(Questions about scene geometry)

□ □ □

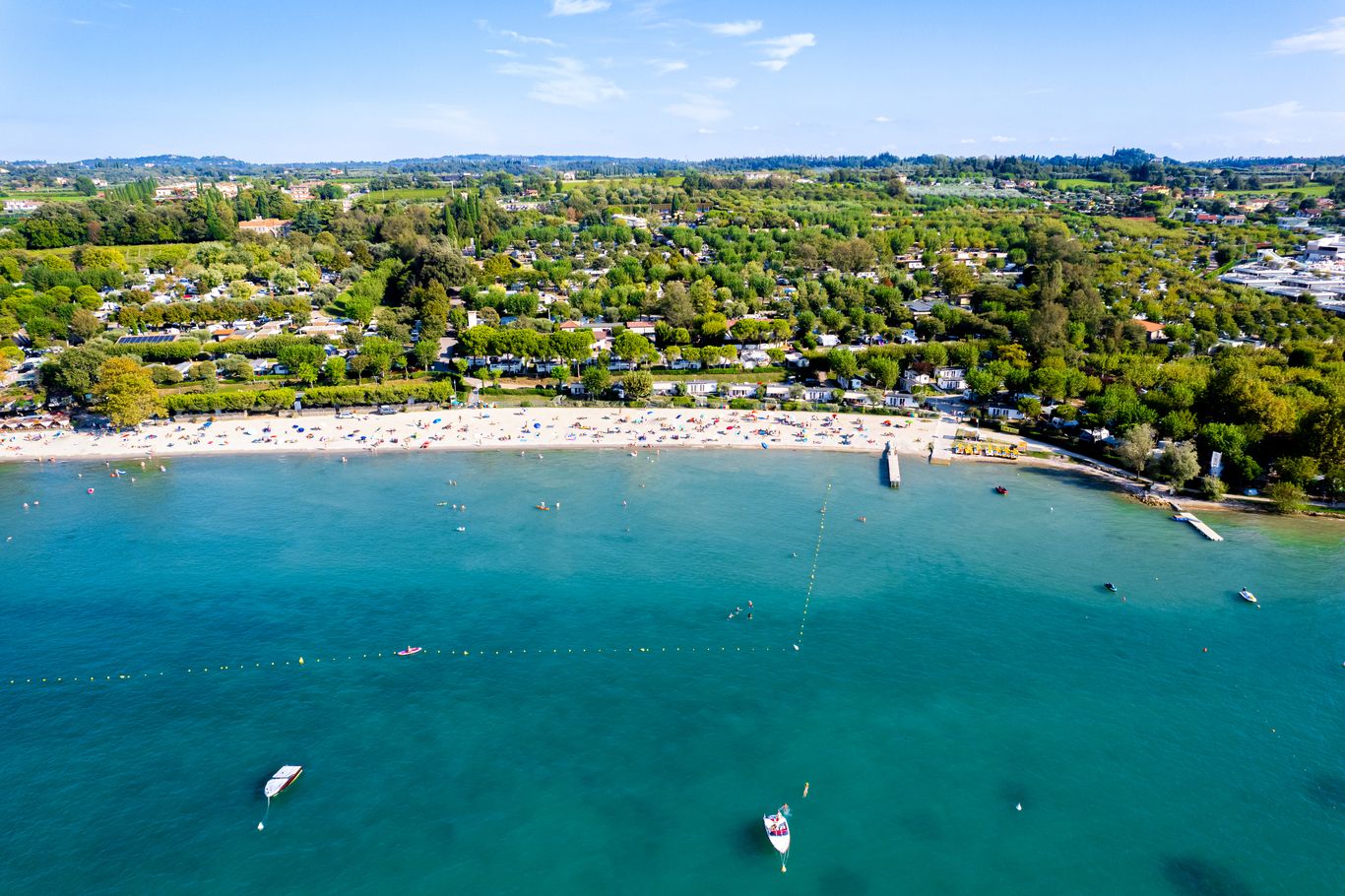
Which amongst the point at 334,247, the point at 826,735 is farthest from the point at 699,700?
the point at 334,247

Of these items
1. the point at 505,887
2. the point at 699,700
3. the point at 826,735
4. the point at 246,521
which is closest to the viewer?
the point at 505,887

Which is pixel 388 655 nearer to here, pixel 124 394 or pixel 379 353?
pixel 124 394

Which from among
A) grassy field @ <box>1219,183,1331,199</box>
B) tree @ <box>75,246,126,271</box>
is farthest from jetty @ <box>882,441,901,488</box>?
grassy field @ <box>1219,183,1331,199</box>

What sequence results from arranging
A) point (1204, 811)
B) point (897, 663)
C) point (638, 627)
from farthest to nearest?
point (638, 627)
point (897, 663)
point (1204, 811)

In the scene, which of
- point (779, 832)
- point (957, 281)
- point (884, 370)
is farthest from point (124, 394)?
point (957, 281)

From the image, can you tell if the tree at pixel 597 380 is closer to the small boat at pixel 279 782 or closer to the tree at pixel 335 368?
the tree at pixel 335 368

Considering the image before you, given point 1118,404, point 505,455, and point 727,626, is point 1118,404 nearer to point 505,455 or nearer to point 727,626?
point 727,626

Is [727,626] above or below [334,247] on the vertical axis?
below

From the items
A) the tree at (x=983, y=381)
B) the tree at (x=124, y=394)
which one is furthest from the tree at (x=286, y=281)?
the tree at (x=983, y=381)

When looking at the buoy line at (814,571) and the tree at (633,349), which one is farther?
the tree at (633,349)
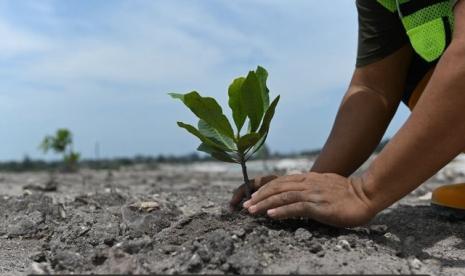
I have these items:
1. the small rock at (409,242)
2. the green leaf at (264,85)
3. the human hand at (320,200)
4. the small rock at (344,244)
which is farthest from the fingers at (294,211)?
the small rock at (409,242)

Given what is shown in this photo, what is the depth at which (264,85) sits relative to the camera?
5.99 feet

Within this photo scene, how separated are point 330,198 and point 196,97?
1.67 ft

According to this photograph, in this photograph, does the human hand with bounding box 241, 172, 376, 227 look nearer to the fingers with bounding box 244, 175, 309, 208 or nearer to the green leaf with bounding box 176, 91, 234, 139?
the fingers with bounding box 244, 175, 309, 208

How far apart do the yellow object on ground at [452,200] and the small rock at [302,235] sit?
1.03 meters

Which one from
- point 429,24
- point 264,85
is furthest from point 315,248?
point 429,24

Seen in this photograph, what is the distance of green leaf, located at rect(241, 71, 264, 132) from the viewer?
169 centimetres

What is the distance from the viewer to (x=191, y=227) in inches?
67.4

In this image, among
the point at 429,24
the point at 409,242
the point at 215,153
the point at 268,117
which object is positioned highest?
the point at 429,24

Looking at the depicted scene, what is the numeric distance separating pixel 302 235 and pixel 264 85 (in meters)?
0.54

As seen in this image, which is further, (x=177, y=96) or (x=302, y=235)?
(x=177, y=96)

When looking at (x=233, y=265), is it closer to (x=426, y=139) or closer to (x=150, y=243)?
(x=150, y=243)

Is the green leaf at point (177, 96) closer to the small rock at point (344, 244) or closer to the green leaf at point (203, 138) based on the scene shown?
the green leaf at point (203, 138)

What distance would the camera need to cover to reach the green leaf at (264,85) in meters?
1.79

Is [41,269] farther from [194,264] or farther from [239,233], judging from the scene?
[239,233]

□ □ □

• **Exercise brief**
Please rewrite all of the data above, replacing "farthest" with "most distant" and leaving everything else unchanged. Omit the pictures from your answer.

• **Written response**
Which amongst the point at 334,247, the point at 826,735 is most distant from the point at 699,700?
the point at 334,247

Of these items
1. the point at 505,887
2. the point at 699,700
3. the point at 826,735
4. the point at 246,521
which is closest to the viewer?
the point at 505,887

Which is pixel 388 655 nearer to here, pixel 124 394 or pixel 379 353?
pixel 124 394

Which from among
A) grassy field @ <box>1219,183,1331,199</box>
B) tree @ <box>75,246,126,271</box>
is most distant from jetty @ <box>882,441,901,488</box>?
grassy field @ <box>1219,183,1331,199</box>

What sequence results from arranging
A) point (1204, 811)
B) point (897, 663)
C) point (638, 627)
from most distant to nearest?
point (638, 627)
point (897, 663)
point (1204, 811)

In the scene, which of
- point (779, 832)
- point (957, 281)
- point (884, 370)
is most distant from point (124, 394)?
point (957, 281)

From the image, can you tell if the tree at pixel 597 380 is closer to the small boat at pixel 279 782 or closer to the tree at pixel 335 368?
the tree at pixel 335 368

Considering the image before you, given point 1118,404, point 505,455, and point 727,626, is point 1118,404 nearer to point 505,455 or nearer to point 727,626?
point 727,626

Is [727,626] above or below [334,247] on the vertical axis?
below

From the items
A) the tree at (x=983, y=381)
B) the tree at (x=124, y=394)
which one is furthest from the tree at (x=286, y=281)?
the tree at (x=983, y=381)

When looking at the buoy line at (814,571) and the tree at (633,349), which one is farther?
the tree at (633,349)
I have these items:
1. the small rock at (409,242)
2. the green leaf at (264,85)
3. the human hand at (320,200)
4. the small rock at (344,244)
which is most distant from the fingers at (294,211)?
the small rock at (409,242)

Given what is shown in this photo, what is the depth at which (264,85) sits relative to the camera?
5.99 feet

Within this photo scene, how separated are point 330,198 and point 196,97?
1.67 ft

According to this photograph, in this photograph, does the human hand with bounding box 241, 172, 376, 227 look nearer to the fingers with bounding box 244, 175, 309, 208 or nearer to the green leaf with bounding box 176, 91, 234, 139?
the fingers with bounding box 244, 175, 309, 208

How far apart do the yellow object on ground at [452,200] and the small rock at [302,235] sit?
1.03 meters

Which one from
- point 429,24
- point 264,85
is furthest from point 315,248?
point 429,24

Seen in this photograph, what is the distance of green leaf, located at rect(241, 71, 264, 132) from the viewer?
169 centimetres

What is the distance from the viewer to (x=191, y=227) in inches?
67.4

In this image, among
the point at 429,24
the point at 409,242
the point at 215,153
the point at 268,117
which object is positioned highest?
the point at 429,24

Looking at the depicted scene, what is the numeric distance separating pixel 302 235 and pixel 264 85 (in meters)?
0.54

As seen in this image, which is further, (x=177, y=96) or (x=302, y=235)?
(x=177, y=96)

When looking at (x=233, y=265), is it closer to (x=426, y=139) or closer to (x=150, y=243)?
(x=150, y=243)

Is the green leaf at point (177, 96) closer to the small rock at point (344, 244) or closer to the green leaf at point (203, 138) based on the scene shown?
the green leaf at point (203, 138)

What distance would the camera need to cover to reach the green leaf at (264,85) in meters?
1.79

Is [41,269] farther from [194,264] or farther from [239,233], judging from the scene?
[239,233]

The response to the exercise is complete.